The third issue is your role in safeguarding our beloved nation. America is a declining power, with an electorate bitterly divided. We are placating our enemies in order to rationalize reducing our military. The chaotic bug-out from Kabul was shameful. The Houthis, a ninth-century tribe, blockade the Red Sea. The administration impedes our production of energy and authorizes billions for Iran, our implacable enemy. As China ratchets up pressure against Taiwan, our Navy is cut. Congress struggles to provide aid to Ukraine, while the administration champions a wide-open southern border.

 

For you, worse is still to come. My generation of selfish politicians is cavalierly loading a staggering debt onto your backs. “Great civilizations are not murdered,” Toynbee wrote. “They commit suicide.” He meant that countries once colossi eventually lose their dynamism and run up bills they cannot pay. Seventeenth-century Spain, 18th-century France, and 20th-century Britain — all collapsed as global powers. Even more apposite of our condition is fourth-century Rome. Its end came when the ruling class overindulged itself, while dispensing bread and colosseum spectaculars to keep favor with the people. The Roman senate ran out of money to pay the legions. The soldiers walked off the job, and the Goths sacked Rome.

 

Now look at us today. Since World War II, America has reigned as the fair-minded global power. The past seven decades have witnessed unequaled prosperity, freedom, and security for America and for dozens of nations protected by our power. We remain the world’s great civilization. Yet year after year we complacently reduce the funds for our military. Beset by adversaries, how do we expect to avoid the fate of Rome?

 

Every nation has a mysterious, collective spirit manifested by the toils and behavior of tens of thousands, who in turn through their influence lead tens of millions of others. That collective dynamic is why we refer not to one leader but to our Founding Fathers (plural).
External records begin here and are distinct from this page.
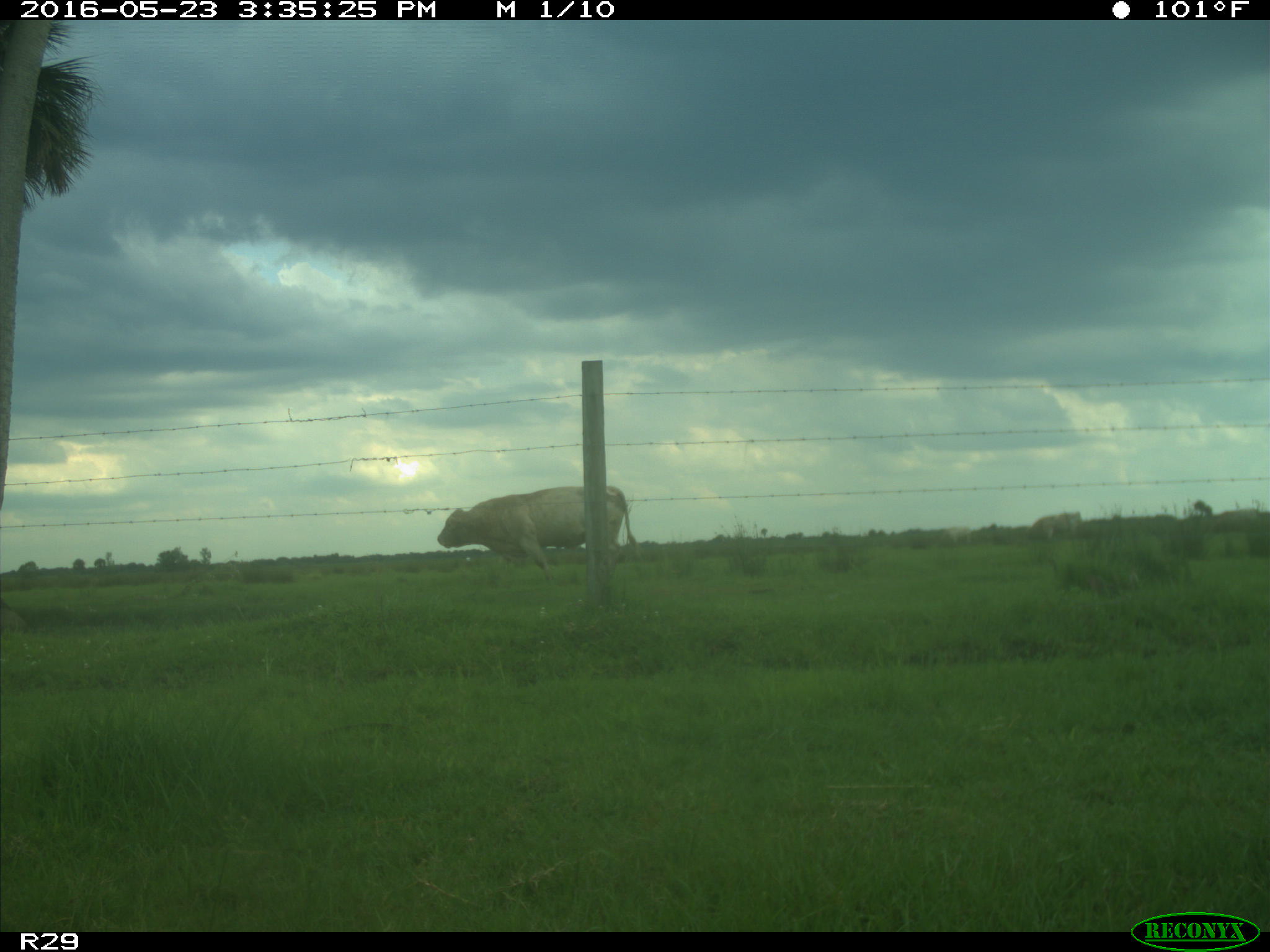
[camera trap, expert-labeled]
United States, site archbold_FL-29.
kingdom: Animalia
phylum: Chordata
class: Mammalia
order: Artiodactyla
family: Bovidae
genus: Bos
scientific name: Bos taurus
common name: domestic cow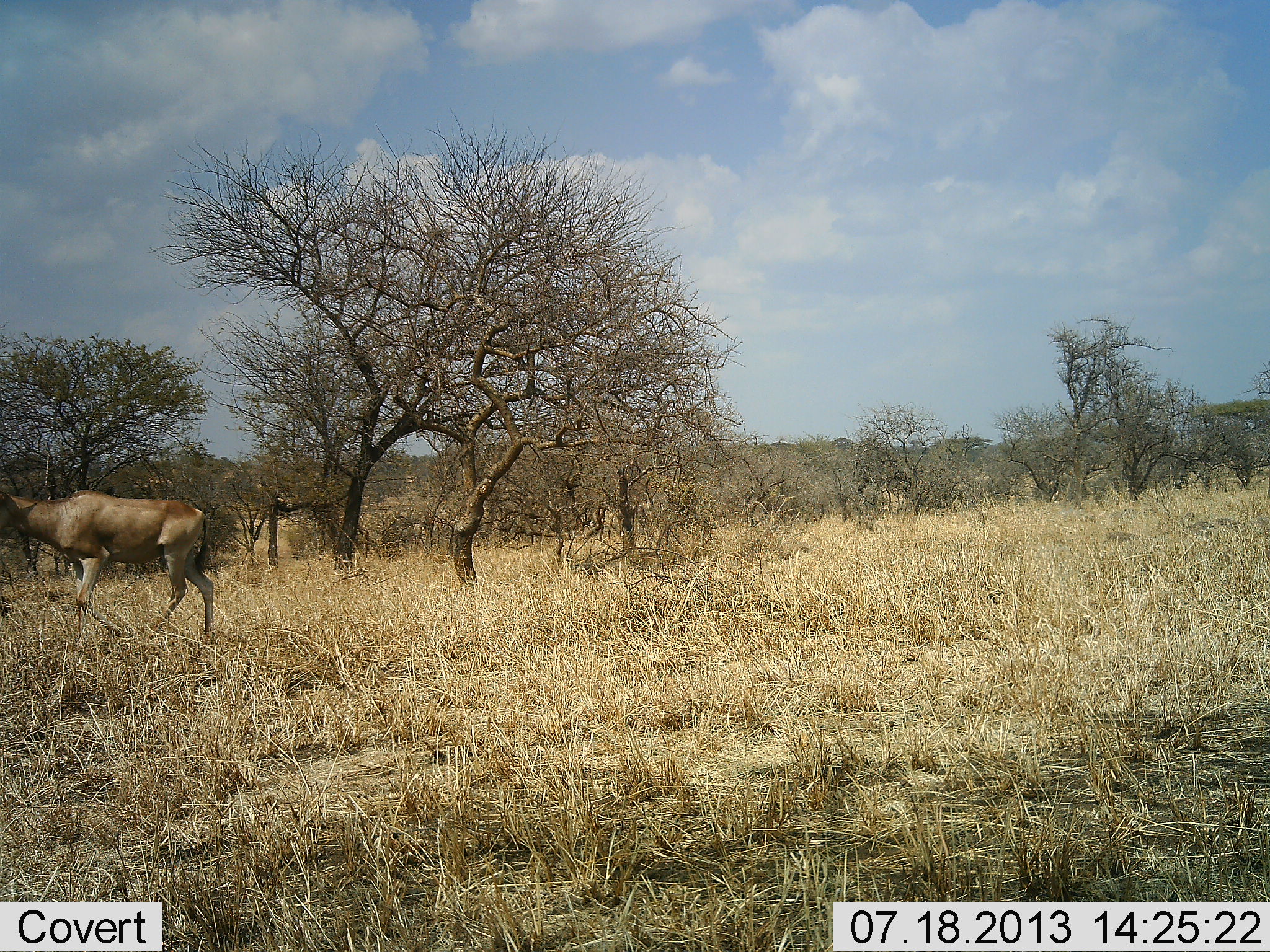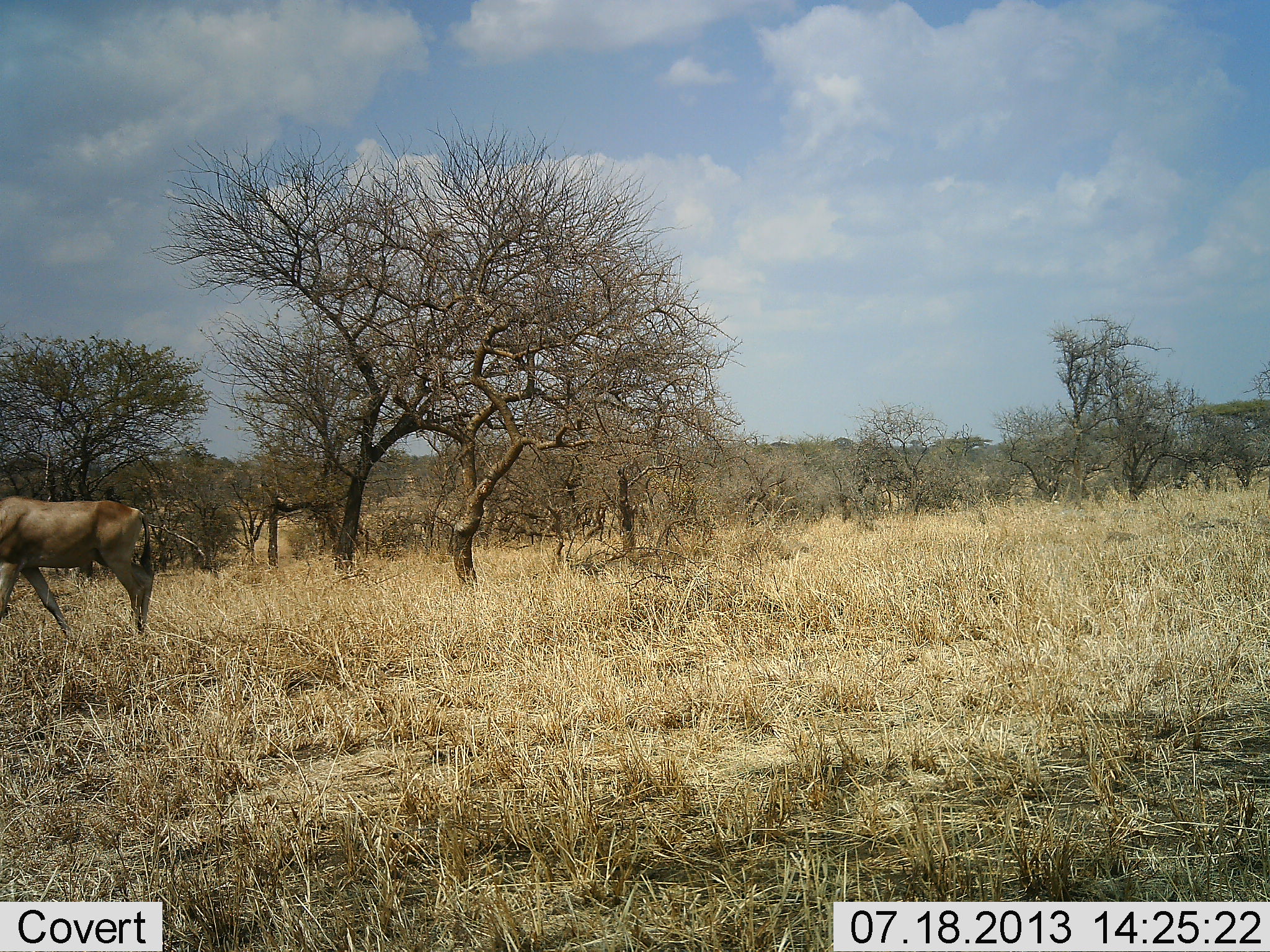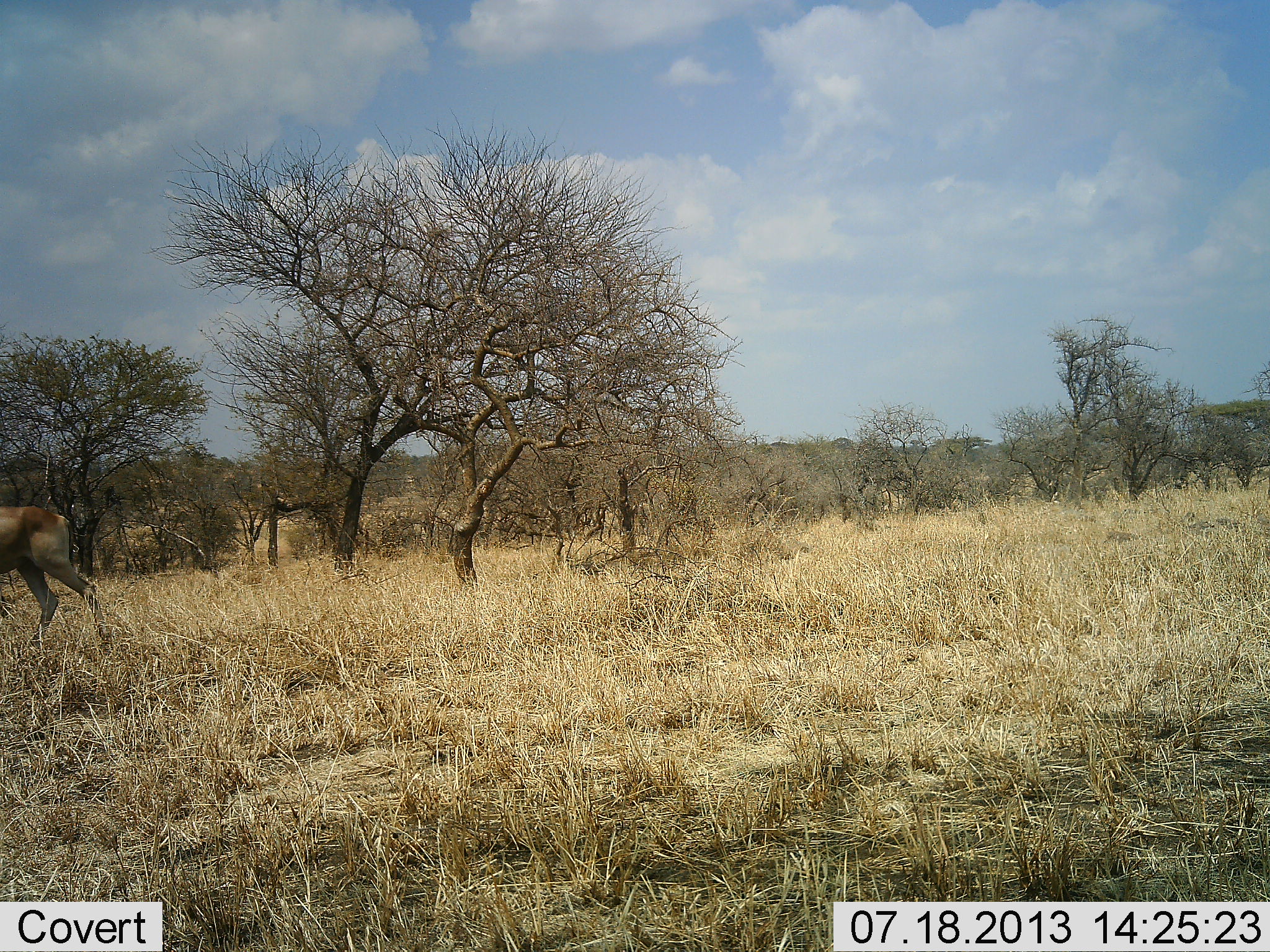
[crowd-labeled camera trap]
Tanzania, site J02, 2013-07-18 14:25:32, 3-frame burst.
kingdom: Animalia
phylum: Chordata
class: Mammalia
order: Artiodactyla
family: Bovidae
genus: Alcelaphus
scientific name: Alcelaphus buselaphus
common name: hartebeest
Hartebeest (Alcelaphus buselaphus), count 1. Behavior (volunteer vote fractions): standing 0%, resting 0%, moving 100%, interacting 0%. Young present (vote fraction): 0%. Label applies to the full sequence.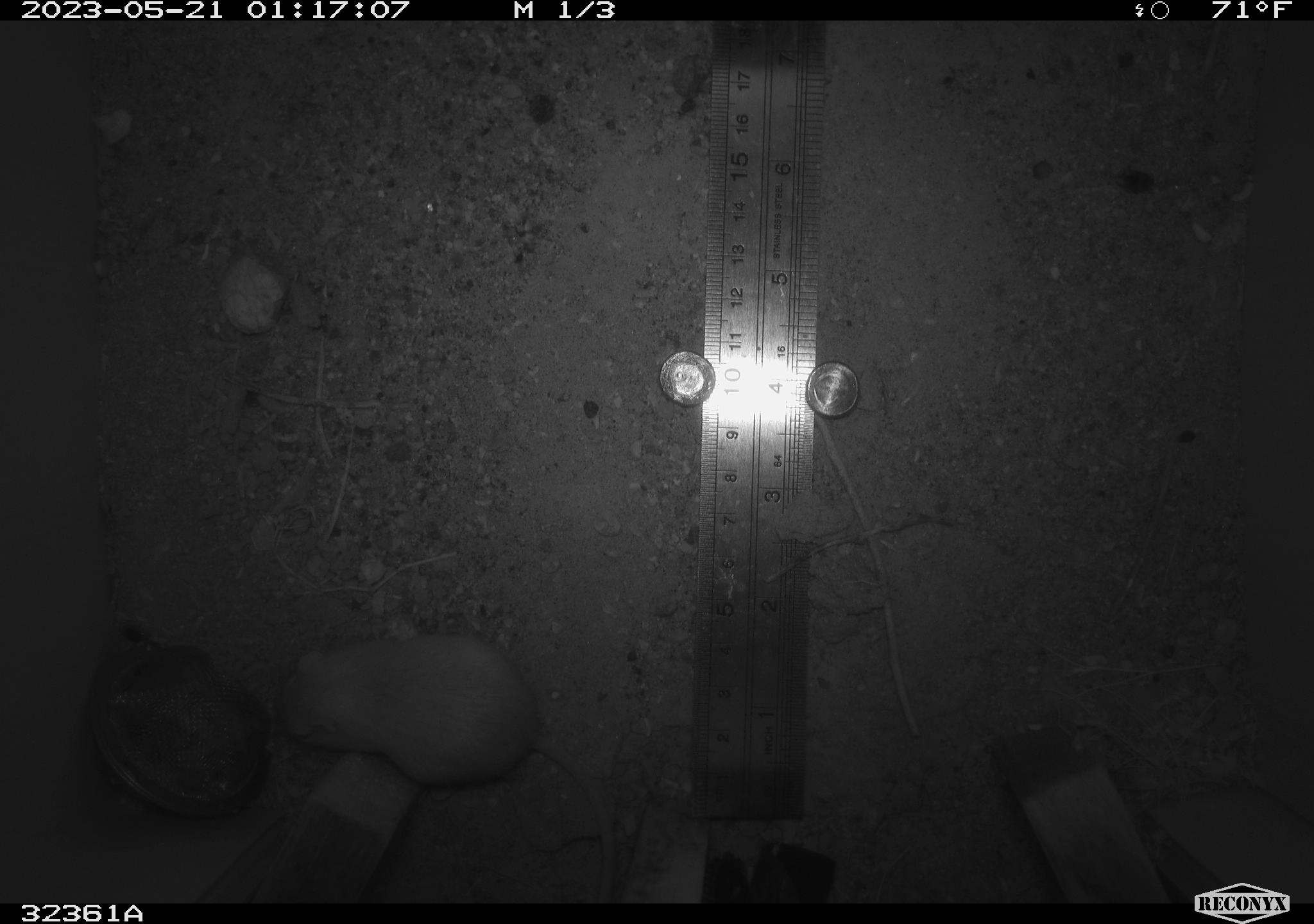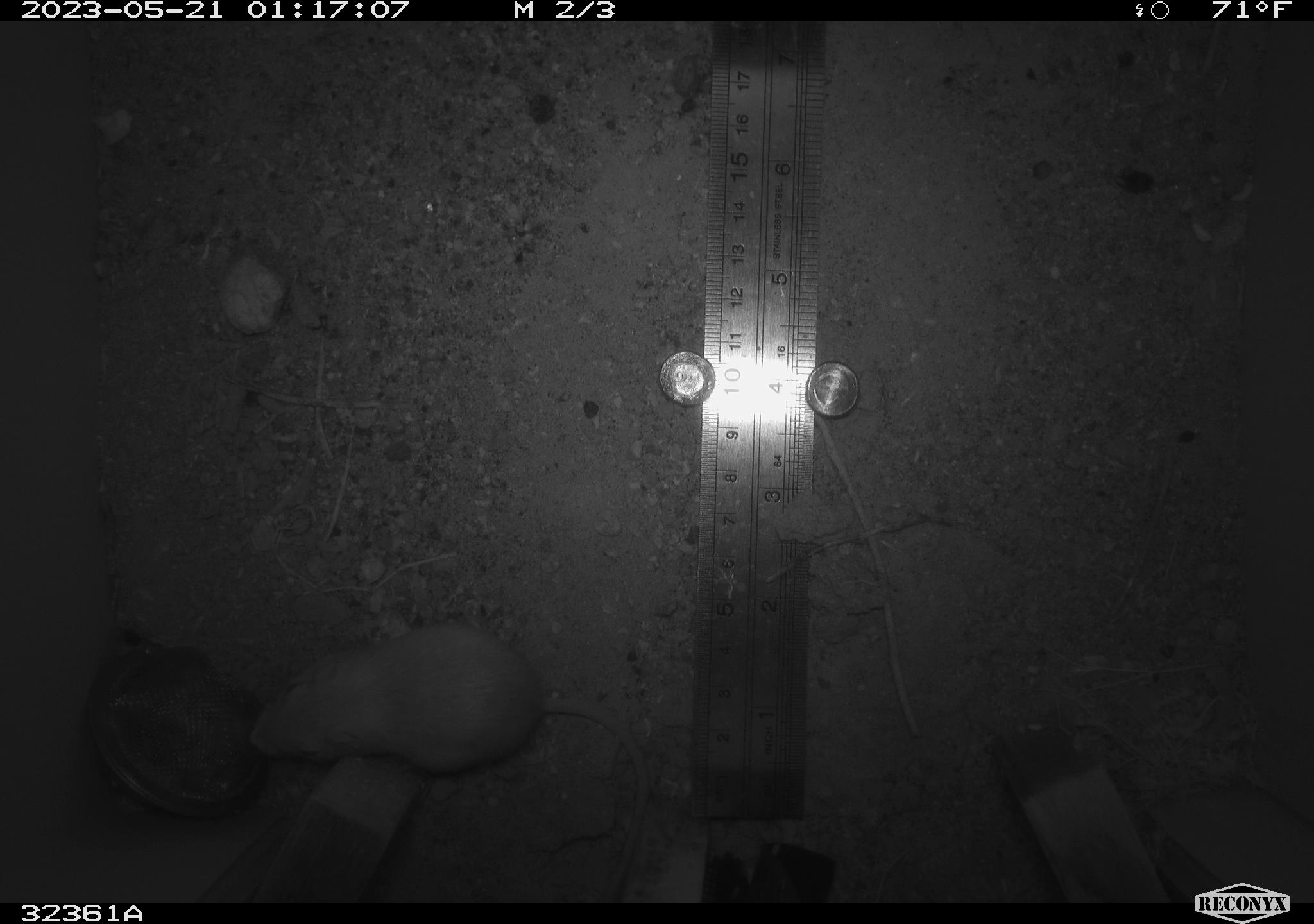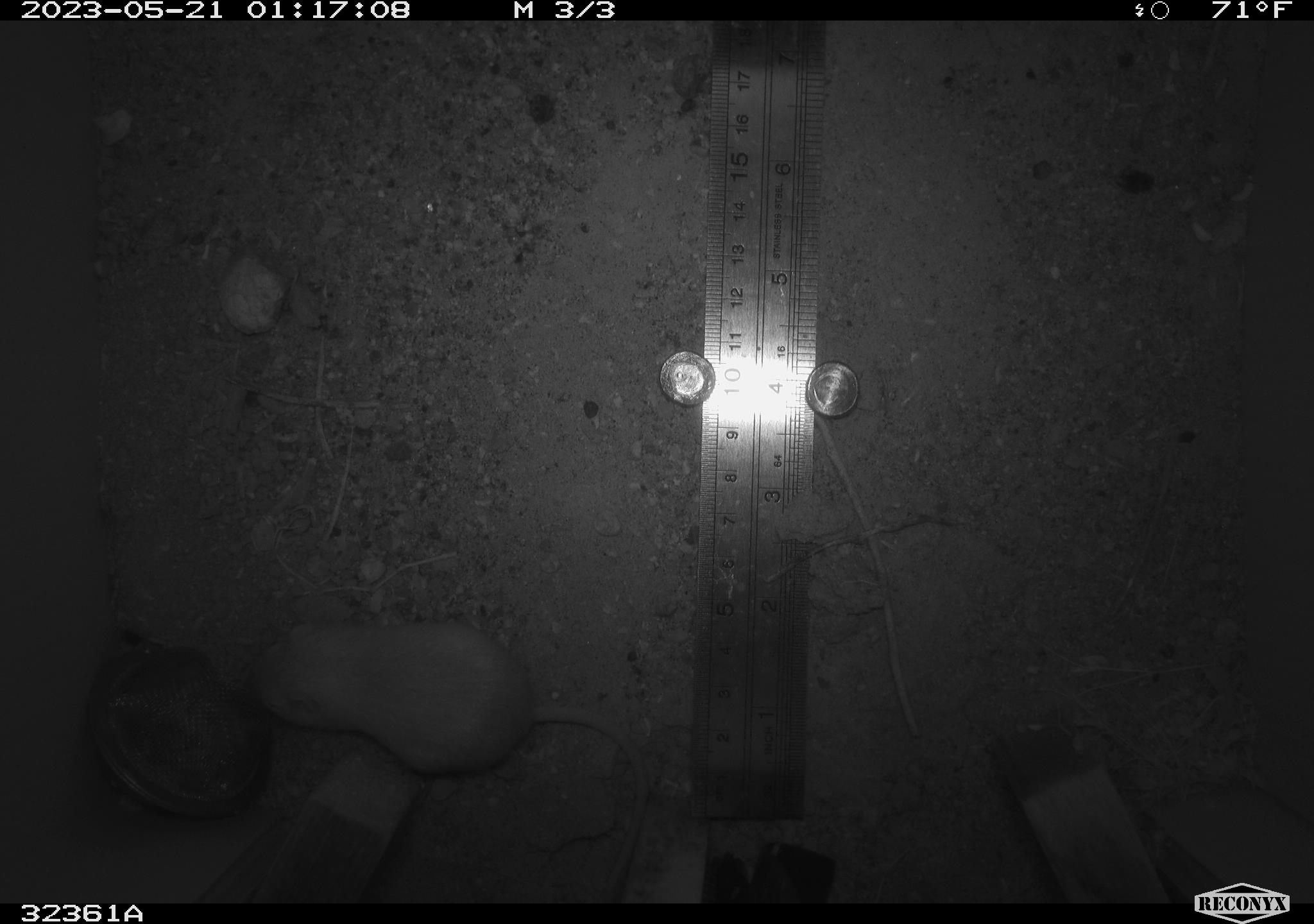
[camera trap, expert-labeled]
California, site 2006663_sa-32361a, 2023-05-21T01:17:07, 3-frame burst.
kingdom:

The Declaration of Independence had 56 signatories, not one or two. Most suffered grievously for their beliefs; yet most of their names remain relatively obscure to this very day. They, not one man, led our nation.

 

In your careers and communities, each of you will interact with thousands of others. An astonishing percentage of your generation are ignorant of our history and embrace wokeism, a socialist ideology demanding ever-increasing benefits without increasing productivity. Government spending of your money to achieve that nirvana is unsustainable. Within 15 years, the debt incurred by today’s politicians will degrade your standard of living as individuals and imperil America as a great civilization.

 

We don’t want our economic stability, our international credibility, and our domestic cohesion to degenerate to that of Brazil or Argentina. We don’t want our defense to crumble, as happened to the Roman empire. We don’t want to be replaced on the world stage by the despot of China. Yet that is where we are lurching, through domestic profligacy and foreign-policy weakness.

 

To arrest that sharp decline, in your careers and in your communities you must make a compelling case for fiscal solvency at home and steadfast strength abroad. Others will listen to you. It is the 5 percent that lead the 95 percent. By your example, you will influence the direction of America.

 

In summary, I have addressed three issues. First, you’re set up to succeed in your careers, because of the academic and personal discipline you are exhibiting at the Citadel today.

 

Second, think through what you believe about death and about being here on earth. Take the envelope test. Figure out who you are before you are knocked to your knees by life’s tragedies.

 

And third, the greatest issue: Speak up for your beliefs. You are leaders. As you succeed in life, you owe it to speak out on behalf of common sense, solvency, and security for our beloved country.

 

Thank you very much, and God bless you.